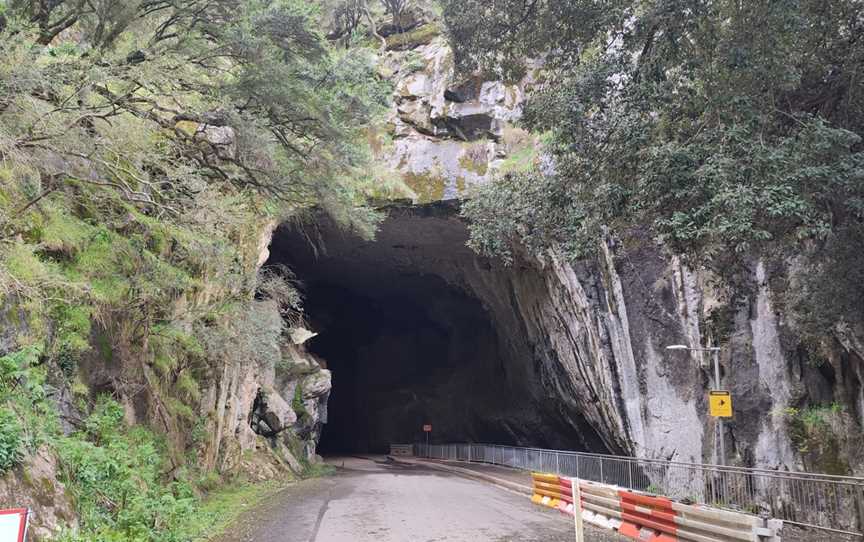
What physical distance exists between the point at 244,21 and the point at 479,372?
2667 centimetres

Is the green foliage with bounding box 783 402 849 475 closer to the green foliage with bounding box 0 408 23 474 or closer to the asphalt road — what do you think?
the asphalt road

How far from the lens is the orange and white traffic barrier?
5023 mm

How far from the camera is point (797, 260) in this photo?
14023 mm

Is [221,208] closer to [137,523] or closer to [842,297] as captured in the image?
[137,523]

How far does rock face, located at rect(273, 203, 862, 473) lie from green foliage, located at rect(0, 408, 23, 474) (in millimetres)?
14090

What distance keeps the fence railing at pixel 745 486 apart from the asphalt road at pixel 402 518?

• _Work instructions_
Reproduce all of the material above word for word, leaving the pictures out of your answer.

• _Expected answer_
What physical distance exists between the point at 244,21 and the point at 479,372?
2667 centimetres

Is the green foliage with bounding box 783 402 849 475 closer to the green foliage with bounding box 0 408 23 474 or closer to the asphalt road — what do you think?
the asphalt road

How far from the lens is the orange and white traffic barrier?
5023 mm

How far from the camera is point (797, 260) in this photo?
14023 mm

Is [221,208] closer to [137,523] or closer to [842,297] as captured in the image?
[137,523]

How far does rock face, located at rect(273, 203, 862, 473) lie from green foliage, located at rect(0, 408, 23, 474) (in millimetres)?
14090

What distance keeps the fence railing at pixel 745 486 apart from the asphalt road at pixel 402 518?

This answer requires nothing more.